So We Live: The Novels of Alexander Baron, Five Leaves: ‘A resurrection from years of neglect’

Baron was an atheist Jew, a former communist and an ex-soldier.
Photograph: Nick Baron

A century ago, Britain was embarking on an era that would shape politics for decades to come; by the 1930s, the agonistic clash between leftwing internationalist progressives and xenophobic fascists was playing itself out in concentrated form in the eastern reaches of London.

It was in this social and political cauldron that the young Alexander Baron – then Alec Bernstein – was learning about politics on the street.

A stint in the communist party, followed hard on by WWII fighting in Sicily and Normandy, left him asking for a typewriter on demob.

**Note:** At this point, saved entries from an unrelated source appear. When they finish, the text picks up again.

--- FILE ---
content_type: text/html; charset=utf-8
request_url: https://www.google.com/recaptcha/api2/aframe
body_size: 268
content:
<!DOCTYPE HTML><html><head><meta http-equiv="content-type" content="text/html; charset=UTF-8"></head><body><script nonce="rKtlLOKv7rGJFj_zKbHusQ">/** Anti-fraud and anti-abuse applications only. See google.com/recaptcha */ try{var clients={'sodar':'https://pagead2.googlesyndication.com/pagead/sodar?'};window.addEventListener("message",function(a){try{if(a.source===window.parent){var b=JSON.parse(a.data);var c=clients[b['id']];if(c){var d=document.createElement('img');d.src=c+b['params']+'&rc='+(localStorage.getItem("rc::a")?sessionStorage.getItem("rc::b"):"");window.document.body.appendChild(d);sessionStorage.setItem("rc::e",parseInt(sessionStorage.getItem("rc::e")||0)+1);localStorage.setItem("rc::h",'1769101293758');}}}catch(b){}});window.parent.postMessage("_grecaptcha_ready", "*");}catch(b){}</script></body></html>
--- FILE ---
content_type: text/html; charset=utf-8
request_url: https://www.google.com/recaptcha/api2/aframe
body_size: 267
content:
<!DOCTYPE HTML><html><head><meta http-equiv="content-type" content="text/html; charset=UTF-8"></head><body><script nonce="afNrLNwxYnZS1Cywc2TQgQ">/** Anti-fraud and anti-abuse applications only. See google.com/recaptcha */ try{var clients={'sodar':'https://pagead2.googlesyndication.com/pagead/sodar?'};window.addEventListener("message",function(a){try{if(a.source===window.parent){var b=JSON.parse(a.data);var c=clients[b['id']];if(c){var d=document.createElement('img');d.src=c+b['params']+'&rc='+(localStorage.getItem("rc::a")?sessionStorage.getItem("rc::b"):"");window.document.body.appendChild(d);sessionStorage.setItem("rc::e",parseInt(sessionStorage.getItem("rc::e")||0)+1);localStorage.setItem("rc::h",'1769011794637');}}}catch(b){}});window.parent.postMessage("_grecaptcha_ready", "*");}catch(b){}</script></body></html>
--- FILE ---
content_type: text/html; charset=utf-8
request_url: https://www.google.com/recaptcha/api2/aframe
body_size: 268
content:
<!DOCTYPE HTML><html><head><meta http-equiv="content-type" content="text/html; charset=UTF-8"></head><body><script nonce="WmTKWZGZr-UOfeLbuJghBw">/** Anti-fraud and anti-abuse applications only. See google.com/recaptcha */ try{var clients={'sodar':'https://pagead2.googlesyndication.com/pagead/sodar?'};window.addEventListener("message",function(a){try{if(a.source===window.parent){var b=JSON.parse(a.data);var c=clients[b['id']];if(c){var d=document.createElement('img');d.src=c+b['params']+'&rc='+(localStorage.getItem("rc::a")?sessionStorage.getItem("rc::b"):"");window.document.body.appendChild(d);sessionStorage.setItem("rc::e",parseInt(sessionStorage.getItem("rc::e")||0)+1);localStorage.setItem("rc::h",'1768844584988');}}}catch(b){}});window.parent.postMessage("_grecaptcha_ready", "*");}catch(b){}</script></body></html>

Over the next 30 years, Baron wrote 15 novels that reworked the experiences of communism, war and Jewishness.

Best known for From the City, From the Plough (1948) and The Lowlife (1963), which document from different angles the mid-century working-class experience, Baron was an important figure in post-war British fiction.

So We Live aims to resurrect the novelist from the years of neglect that followed his early success.

Inspired by the centenary of Baron’s birth in 1917, and timed to coincide with the posthumous publication of his final work The War Baby, this collection of essay assesses the writer from a variety of angles.

With a strong focus on the local context, from Stoke Newington to the Dalston borders, where Baron spent his formative years, the contributors find both parallels and contrasts with contemporary experience.

“A city should be accumulated memory” is one of Barons’ classic lines.

Hackney’s evolving ethnic mix, class gradations and political extremes will be familiar to the modern reader.

As an atheist Jew, a former communist and an ex-soldier, the writer held much of his subject matter at a certain distance yet retained intense psychological engagement with it.

Humanism is an enduring theme, from his portrayal of women in war-time Italy to loafers and gangsters in London’s East End, Baron’s work embodied his view that “the salvation we earn is not in the form of an after-life but in the future of all humanity”, and the search in his novels for future direction is as salient today as it was half a century ago when they were being written.

So We Live: The Novels of Alexander Baron, edited by Susie Thomas, Andrew Whitehead and Ken Worpole, is published by Five Leaves, 2019. ISBN: 978-1-910170-61-8; RRP: £12.99.